It was too dark to see any indication of wind on the waves, so I set up for a glassy water landing, carrying a bit of power and descending in a flat attitude until I hit the water and stopped with a great surging splash.
“Helluva pilot,” I thought. I checked the fuel. One-half gone, one-half to go.
“Now what,” I asked.
“We wait.”
I shut down the port engine, and set the starboard to idle on one magneto, making the boat describe a circle in the ocean. The water was not quite calm, hardly any wave action. We waited.
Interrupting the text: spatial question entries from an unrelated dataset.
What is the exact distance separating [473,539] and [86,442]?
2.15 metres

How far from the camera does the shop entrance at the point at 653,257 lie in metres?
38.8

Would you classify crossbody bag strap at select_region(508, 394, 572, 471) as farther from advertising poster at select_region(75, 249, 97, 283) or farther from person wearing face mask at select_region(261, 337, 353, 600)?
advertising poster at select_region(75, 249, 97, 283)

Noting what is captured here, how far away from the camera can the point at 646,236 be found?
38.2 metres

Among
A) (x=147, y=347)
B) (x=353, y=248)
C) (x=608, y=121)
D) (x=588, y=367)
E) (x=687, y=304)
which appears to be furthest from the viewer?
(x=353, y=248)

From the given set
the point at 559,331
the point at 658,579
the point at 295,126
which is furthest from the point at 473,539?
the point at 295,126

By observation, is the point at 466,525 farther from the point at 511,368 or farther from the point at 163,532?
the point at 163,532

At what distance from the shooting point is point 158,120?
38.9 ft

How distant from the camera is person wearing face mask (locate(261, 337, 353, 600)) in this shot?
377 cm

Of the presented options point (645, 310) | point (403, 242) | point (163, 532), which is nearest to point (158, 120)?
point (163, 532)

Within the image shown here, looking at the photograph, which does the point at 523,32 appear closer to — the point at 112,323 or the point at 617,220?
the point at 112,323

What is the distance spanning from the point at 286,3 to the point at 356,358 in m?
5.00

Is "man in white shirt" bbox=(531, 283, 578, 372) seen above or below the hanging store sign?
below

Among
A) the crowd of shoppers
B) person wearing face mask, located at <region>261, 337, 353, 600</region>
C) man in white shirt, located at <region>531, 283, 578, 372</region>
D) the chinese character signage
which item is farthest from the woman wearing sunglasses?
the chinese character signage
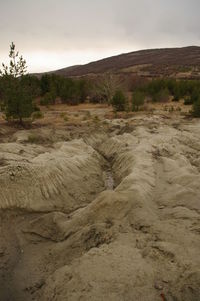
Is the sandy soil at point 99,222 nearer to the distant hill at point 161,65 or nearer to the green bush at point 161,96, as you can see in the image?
the green bush at point 161,96

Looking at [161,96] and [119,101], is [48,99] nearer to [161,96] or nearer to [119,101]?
[119,101]

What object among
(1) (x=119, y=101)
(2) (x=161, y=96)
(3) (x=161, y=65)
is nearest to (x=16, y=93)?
(1) (x=119, y=101)

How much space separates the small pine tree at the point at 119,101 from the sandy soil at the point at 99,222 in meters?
15.4

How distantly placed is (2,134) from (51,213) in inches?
439

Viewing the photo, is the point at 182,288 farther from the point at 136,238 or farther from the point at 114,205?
the point at 114,205

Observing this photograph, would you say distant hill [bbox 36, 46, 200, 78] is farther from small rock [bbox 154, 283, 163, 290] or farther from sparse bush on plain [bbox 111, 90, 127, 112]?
small rock [bbox 154, 283, 163, 290]

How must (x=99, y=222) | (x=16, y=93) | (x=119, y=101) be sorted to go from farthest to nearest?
(x=119, y=101)
(x=16, y=93)
(x=99, y=222)

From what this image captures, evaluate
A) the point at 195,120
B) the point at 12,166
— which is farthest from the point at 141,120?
the point at 12,166

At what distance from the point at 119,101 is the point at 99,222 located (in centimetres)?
2591

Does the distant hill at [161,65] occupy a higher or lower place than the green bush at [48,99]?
higher

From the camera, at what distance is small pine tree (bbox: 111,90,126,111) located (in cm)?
3572

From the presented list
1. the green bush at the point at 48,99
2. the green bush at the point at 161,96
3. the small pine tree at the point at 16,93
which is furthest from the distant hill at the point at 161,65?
the small pine tree at the point at 16,93

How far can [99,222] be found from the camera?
1126 centimetres

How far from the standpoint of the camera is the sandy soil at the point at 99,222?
8.39m
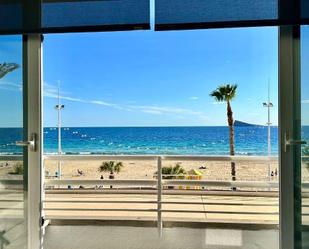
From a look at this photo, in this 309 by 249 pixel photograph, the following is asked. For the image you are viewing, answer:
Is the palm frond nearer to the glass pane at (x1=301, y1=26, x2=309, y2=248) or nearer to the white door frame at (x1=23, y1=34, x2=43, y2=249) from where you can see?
the glass pane at (x1=301, y1=26, x2=309, y2=248)

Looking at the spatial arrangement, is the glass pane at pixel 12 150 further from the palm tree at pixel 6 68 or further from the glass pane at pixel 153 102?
the glass pane at pixel 153 102

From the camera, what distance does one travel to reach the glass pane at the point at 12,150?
1.76 m

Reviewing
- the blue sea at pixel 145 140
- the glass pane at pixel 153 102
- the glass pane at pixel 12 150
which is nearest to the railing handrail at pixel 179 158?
the glass pane at pixel 12 150

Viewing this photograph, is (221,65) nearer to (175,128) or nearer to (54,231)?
(175,128)

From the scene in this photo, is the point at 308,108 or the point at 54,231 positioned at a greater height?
the point at 308,108

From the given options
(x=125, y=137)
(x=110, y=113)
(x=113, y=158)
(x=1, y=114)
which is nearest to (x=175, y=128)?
(x=125, y=137)

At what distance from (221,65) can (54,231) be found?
15090 millimetres

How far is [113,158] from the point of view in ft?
10.3

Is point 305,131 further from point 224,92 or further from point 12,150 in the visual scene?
point 224,92

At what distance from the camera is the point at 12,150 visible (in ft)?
5.78

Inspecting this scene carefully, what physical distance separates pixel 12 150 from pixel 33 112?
278 millimetres

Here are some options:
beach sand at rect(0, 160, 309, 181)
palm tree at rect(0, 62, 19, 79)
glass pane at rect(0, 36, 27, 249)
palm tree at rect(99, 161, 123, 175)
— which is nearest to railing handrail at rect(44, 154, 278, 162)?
glass pane at rect(0, 36, 27, 249)

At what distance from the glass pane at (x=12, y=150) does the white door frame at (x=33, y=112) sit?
33 millimetres

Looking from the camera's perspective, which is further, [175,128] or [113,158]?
[175,128]
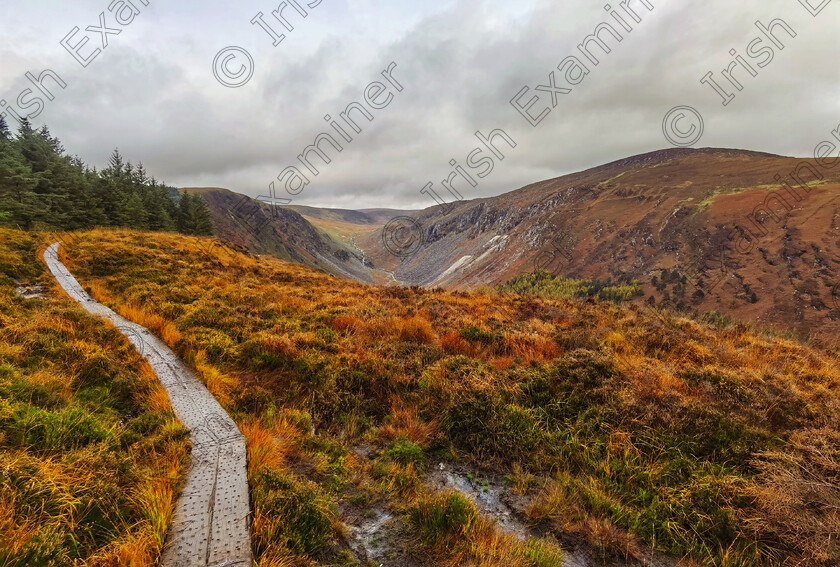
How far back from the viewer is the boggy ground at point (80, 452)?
106 inches

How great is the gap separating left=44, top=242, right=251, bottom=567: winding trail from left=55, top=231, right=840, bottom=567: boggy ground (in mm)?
160

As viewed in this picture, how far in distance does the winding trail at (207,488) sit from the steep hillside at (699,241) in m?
43.3

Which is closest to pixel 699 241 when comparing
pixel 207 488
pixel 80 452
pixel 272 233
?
pixel 207 488

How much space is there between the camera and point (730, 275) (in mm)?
41812

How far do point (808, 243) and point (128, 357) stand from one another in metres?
58.6

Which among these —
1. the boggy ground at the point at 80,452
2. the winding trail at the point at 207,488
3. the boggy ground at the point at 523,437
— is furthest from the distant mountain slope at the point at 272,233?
the winding trail at the point at 207,488

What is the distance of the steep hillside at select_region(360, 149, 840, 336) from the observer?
35.7 metres

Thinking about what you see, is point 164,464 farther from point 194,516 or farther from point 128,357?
point 128,357

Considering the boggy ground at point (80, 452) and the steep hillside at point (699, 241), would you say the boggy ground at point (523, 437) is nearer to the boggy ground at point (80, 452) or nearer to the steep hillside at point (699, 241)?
the boggy ground at point (80, 452)

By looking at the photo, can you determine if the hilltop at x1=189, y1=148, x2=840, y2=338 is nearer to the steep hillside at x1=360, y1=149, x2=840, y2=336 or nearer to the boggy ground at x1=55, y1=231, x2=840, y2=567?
the steep hillside at x1=360, y1=149, x2=840, y2=336

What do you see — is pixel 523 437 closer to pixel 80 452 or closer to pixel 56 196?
pixel 80 452

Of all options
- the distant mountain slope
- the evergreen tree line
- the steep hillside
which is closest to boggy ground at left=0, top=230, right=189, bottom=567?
the evergreen tree line

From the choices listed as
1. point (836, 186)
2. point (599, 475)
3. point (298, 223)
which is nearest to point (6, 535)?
point (599, 475)

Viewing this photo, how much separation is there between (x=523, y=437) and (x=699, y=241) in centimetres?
5914
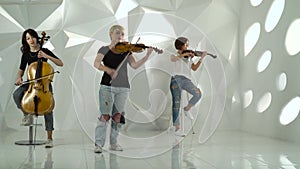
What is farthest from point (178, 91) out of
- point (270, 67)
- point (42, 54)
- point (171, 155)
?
point (270, 67)

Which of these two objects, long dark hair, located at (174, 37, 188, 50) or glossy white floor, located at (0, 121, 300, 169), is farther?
long dark hair, located at (174, 37, 188, 50)

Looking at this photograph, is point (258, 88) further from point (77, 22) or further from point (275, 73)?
point (77, 22)

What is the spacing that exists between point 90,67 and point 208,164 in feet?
8.33

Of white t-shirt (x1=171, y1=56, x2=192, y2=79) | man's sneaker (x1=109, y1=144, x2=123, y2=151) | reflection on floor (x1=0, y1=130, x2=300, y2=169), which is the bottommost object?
reflection on floor (x1=0, y1=130, x2=300, y2=169)

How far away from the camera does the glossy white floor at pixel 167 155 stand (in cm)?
284

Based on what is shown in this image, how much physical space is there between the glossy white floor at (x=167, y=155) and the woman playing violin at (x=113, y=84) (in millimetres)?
203

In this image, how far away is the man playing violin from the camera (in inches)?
135

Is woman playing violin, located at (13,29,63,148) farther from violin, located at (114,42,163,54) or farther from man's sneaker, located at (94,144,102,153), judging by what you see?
violin, located at (114,42,163,54)

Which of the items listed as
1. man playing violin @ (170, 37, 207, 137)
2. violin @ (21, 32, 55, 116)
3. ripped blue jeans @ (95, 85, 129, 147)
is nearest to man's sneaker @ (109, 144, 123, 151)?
ripped blue jeans @ (95, 85, 129, 147)

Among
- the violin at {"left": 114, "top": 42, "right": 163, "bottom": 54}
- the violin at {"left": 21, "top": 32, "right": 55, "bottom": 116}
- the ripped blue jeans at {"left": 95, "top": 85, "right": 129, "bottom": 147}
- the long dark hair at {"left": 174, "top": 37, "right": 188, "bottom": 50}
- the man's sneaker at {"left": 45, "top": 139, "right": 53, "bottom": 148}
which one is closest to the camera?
the violin at {"left": 114, "top": 42, "right": 163, "bottom": 54}

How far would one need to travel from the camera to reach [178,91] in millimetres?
3939

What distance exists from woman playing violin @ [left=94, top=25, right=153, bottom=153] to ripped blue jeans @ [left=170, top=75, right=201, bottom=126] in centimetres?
60

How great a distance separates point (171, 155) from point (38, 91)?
1153 millimetres

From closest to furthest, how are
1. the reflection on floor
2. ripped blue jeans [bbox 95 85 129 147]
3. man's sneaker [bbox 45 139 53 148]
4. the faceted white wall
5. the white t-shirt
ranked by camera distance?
the reflection on floor
ripped blue jeans [bbox 95 85 129 147]
the white t-shirt
man's sneaker [bbox 45 139 53 148]
the faceted white wall
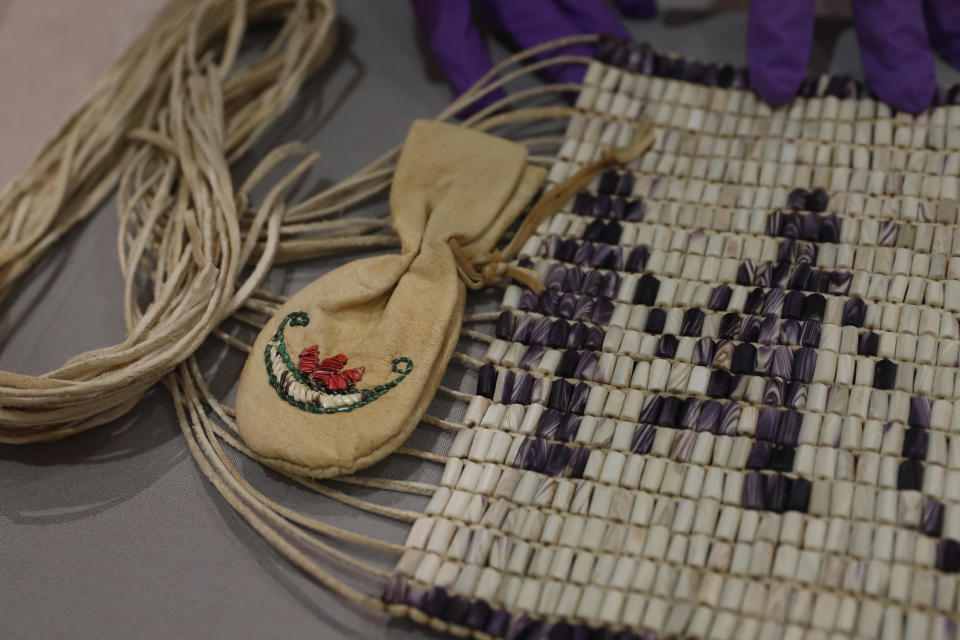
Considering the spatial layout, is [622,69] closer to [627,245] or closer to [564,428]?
[627,245]

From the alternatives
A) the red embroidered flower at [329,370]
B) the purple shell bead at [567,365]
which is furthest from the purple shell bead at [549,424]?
the red embroidered flower at [329,370]

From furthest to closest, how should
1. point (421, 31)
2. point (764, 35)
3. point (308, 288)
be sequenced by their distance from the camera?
point (421, 31) → point (764, 35) → point (308, 288)

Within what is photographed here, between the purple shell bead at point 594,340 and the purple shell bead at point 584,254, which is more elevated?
the purple shell bead at point 584,254

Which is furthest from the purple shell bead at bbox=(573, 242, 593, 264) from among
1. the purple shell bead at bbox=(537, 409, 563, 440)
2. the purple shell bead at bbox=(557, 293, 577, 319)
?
the purple shell bead at bbox=(537, 409, 563, 440)

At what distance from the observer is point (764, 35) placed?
2.96ft

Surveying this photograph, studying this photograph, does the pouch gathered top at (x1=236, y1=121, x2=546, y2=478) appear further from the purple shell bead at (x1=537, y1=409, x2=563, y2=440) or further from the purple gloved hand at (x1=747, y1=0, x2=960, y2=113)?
the purple gloved hand at (x1=747, y1=0, x2=960, y2=113)

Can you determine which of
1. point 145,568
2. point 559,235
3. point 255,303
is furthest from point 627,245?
point 145,568

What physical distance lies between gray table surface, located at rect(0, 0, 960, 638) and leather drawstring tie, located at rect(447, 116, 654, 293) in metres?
0.14

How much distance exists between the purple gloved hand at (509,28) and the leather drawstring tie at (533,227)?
0.46 ft

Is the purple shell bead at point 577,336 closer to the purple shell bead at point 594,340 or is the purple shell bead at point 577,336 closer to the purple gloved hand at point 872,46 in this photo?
the purple shell bead at point 594,340

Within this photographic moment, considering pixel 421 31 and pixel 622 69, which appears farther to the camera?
pixel 421 31

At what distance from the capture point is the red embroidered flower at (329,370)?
0.73m

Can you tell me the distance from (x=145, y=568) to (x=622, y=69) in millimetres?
615

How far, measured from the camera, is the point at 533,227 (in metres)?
0.83
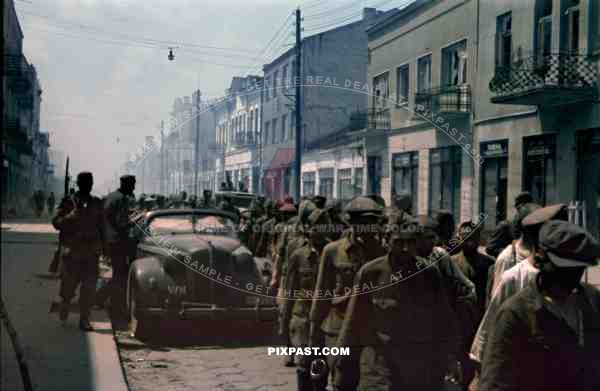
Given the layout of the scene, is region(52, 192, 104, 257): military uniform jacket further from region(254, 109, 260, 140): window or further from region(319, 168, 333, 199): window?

After about fifteen or twenty minutes I was getting antsy about the fuel problem, and was about to jack up Wet Suit when — I’m not kidding — two guys in a canoe (black) came paddling furiously from the direction of the small island.
“Give us a hand back here,” said Wet Suit. I left the engine running, and opened the hatch. Wet Suit had opened one of the bags, and was holding an Uzi machine pistol behind his back.
I thought, “Uh, oh. What am I doing here?” and then, “Five thousand dollars.”
He leaned out of the hatch until the canoe bumped against the hull.
“Hold this,” he ordered. I took the Uzi, while he helped my new passenger into the airplane.
The guy was a she, dressed in shorts and a sheer blouse that even in the moonlight I could see covered only skin — no brassiere. Her companion in the canoe tossed in a pair of sandals and shoved off.
“Off we go,” said Wet Suit.
Restart the port engine, pour on the coal, and off we went, heading 315 degrees in ground effect, and I hoped some tailwind from the tradewinds.
‘Piece of cake!’ But my concern grew with each passing minute as I watched the fuel indication move toward none. It kept me awake.
The worst part of the flight was when the fuel quantity indicated “Empty.” No land in sight. No lights but the reflecting trail of the full moon on the sea, ‘though there was a trace of morning twilight off the right wing. We should already have been at St. Croix. I climbed to fifteen hundred feet, looking for lights.
I waved Wet Suit forward. He had changed to khaki trousers and a white shirt with rolled sleeves.
“How ‘bout we land at St. Croix? We’re almost out of gas.”
“St. Thomas, or no pay.” He was a mean talker. I thought about the Uzi. And the money.
We were right on the money, navigation wise, passing over south shore lights of St. Croix.
‘C’mon Goose,’ I thought. Just a few more minutes.’ Forty miles to payday.
I breathed easier when I could see the lights on Mountain Top, and started a slow descent, throttled back. Landing lights, tip floats down, gear up.
I landed east of Water Island and taxied on the step through Haulover Cut, sinking with idle on the approach to the Airboats inclined ramp. Gear down, and with a burst of power I crested the sloping concrete.
Both engines quit before I could park; the aircraft was stopped at the top of the ramp.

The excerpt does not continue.